Quote from one father when asked what is the most important thing to him as a father “being able to support my young financially so they would not need to beg.”
News Flash! Fathers you should not let being broke stop you from spending time with your children. While I am not downplaying the value of money, I want you to know that some mothers like me think quality time is just as, or even more important for children. Please do not let the state of your finances keep you away from your children.
The Benefits of Being a Father
Despite the many challenges and issues affecting our dedicated fathers, there can only be positive benefits of being a part of your children’s life. Not only do you get to teach your children the strong ethics and principles by which you yourself abide, but also you get to watch them grow into the beautiful beings they were truly meant to be.
Children are a joy to be around. The manner in which they reason and communicate is so much less innocent and complicated. You see problems and they are quick to help you come up with solutions. They have such faith and does not see things as complicated as we do. Their candor can make you laugh for hours on end, even when you are not in the mood to laugh. You know what the old saying says about laughter, it is the best medicine. Your face will also benefit because it will look more handsome than when you frown.
This article is not only for fathers of young children, but also for fathers of adult children. My philosophy is once a father, always a father.
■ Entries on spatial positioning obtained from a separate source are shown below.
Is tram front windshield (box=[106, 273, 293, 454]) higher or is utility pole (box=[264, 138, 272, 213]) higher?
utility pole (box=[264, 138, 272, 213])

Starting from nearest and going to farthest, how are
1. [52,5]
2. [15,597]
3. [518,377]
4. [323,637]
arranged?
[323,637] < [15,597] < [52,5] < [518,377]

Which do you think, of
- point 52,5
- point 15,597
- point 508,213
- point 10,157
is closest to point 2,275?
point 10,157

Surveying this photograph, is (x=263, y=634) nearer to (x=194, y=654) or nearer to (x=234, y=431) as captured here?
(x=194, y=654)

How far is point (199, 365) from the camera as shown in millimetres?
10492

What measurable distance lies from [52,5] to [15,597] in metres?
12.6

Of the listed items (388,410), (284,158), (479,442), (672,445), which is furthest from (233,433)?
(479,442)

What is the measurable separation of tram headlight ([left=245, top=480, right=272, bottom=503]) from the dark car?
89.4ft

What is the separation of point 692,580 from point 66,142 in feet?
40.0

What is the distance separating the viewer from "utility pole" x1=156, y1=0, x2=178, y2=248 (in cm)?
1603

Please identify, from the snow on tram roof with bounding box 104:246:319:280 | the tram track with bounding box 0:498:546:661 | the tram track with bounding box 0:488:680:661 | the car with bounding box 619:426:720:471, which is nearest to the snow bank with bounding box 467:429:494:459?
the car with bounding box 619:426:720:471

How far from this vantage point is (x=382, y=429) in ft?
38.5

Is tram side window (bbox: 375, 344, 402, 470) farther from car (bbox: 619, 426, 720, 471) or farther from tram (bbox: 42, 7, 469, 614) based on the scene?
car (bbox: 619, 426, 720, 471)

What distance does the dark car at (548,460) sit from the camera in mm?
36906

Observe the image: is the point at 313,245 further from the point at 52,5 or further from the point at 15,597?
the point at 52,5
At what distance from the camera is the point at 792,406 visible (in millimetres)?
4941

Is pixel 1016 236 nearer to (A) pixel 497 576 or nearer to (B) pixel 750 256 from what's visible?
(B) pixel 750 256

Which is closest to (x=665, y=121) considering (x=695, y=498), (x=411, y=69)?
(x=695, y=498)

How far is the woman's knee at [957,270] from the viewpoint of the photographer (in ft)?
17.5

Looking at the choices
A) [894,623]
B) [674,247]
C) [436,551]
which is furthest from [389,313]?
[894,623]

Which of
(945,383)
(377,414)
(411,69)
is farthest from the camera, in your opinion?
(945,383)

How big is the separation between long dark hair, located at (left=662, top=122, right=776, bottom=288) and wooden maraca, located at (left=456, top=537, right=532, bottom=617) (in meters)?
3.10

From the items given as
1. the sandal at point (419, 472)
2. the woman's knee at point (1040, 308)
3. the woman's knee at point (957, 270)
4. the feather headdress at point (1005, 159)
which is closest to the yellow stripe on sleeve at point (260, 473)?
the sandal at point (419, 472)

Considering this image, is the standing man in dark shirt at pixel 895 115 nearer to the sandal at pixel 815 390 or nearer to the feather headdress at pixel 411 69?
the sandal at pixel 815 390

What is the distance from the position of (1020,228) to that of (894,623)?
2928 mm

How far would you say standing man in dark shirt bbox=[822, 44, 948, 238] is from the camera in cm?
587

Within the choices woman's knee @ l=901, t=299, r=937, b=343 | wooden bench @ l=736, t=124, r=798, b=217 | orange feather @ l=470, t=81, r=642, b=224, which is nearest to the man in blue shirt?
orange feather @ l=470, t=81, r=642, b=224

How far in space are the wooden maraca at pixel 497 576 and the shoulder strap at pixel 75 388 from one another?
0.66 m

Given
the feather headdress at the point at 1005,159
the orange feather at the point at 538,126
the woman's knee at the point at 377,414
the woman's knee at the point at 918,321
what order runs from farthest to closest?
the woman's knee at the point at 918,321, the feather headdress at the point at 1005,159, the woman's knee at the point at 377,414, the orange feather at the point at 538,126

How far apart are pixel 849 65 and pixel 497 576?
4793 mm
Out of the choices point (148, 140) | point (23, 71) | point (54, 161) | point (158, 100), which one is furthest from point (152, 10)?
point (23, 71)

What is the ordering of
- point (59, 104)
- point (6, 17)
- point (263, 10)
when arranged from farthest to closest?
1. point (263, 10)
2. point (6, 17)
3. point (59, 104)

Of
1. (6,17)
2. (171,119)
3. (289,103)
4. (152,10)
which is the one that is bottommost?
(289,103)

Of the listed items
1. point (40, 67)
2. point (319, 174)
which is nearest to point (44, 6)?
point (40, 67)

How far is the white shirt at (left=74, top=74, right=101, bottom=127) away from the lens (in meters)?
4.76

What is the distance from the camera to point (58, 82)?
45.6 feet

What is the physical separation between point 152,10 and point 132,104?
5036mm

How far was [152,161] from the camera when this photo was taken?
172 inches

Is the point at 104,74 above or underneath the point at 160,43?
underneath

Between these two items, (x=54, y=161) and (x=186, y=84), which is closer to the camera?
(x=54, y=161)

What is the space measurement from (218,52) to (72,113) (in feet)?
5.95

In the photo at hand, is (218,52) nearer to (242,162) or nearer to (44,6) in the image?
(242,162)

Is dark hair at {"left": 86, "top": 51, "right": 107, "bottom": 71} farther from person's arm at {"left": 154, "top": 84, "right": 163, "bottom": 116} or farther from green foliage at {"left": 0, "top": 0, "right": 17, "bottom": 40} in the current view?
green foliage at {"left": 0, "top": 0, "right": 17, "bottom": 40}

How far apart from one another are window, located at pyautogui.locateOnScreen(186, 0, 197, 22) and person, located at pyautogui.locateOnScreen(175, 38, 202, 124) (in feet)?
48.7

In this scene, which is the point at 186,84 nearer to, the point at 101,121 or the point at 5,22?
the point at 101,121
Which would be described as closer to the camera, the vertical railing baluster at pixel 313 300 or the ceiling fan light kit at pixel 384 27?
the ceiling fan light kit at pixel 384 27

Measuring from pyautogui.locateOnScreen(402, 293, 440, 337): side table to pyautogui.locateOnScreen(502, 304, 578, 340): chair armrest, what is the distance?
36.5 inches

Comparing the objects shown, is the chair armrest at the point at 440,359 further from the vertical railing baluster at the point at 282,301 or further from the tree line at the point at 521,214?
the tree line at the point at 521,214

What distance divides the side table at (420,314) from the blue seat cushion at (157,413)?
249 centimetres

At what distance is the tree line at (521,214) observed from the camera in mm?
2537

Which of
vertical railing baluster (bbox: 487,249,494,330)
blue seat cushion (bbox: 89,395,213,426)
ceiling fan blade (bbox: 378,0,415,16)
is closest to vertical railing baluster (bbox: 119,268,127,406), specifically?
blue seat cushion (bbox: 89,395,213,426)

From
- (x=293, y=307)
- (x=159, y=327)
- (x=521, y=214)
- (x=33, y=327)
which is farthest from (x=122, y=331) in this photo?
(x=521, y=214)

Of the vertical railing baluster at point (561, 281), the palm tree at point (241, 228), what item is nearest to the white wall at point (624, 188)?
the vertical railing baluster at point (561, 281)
While your children may be all grown and independent, it is truly a joy and blessing to continue to have great relationships with your children. As an adult myself, I still feel happy having a father even though I did not have one growing up. I feel that despite the hurt and the pain, even the old wounds of having an absent father in my childhood can be healed through reconciliation.
For those fathers of young children and would be fathers, I encourage you to see fatherhood as an everlasting bond that once formed and nourished will never be broken even unto death…for our memories live on.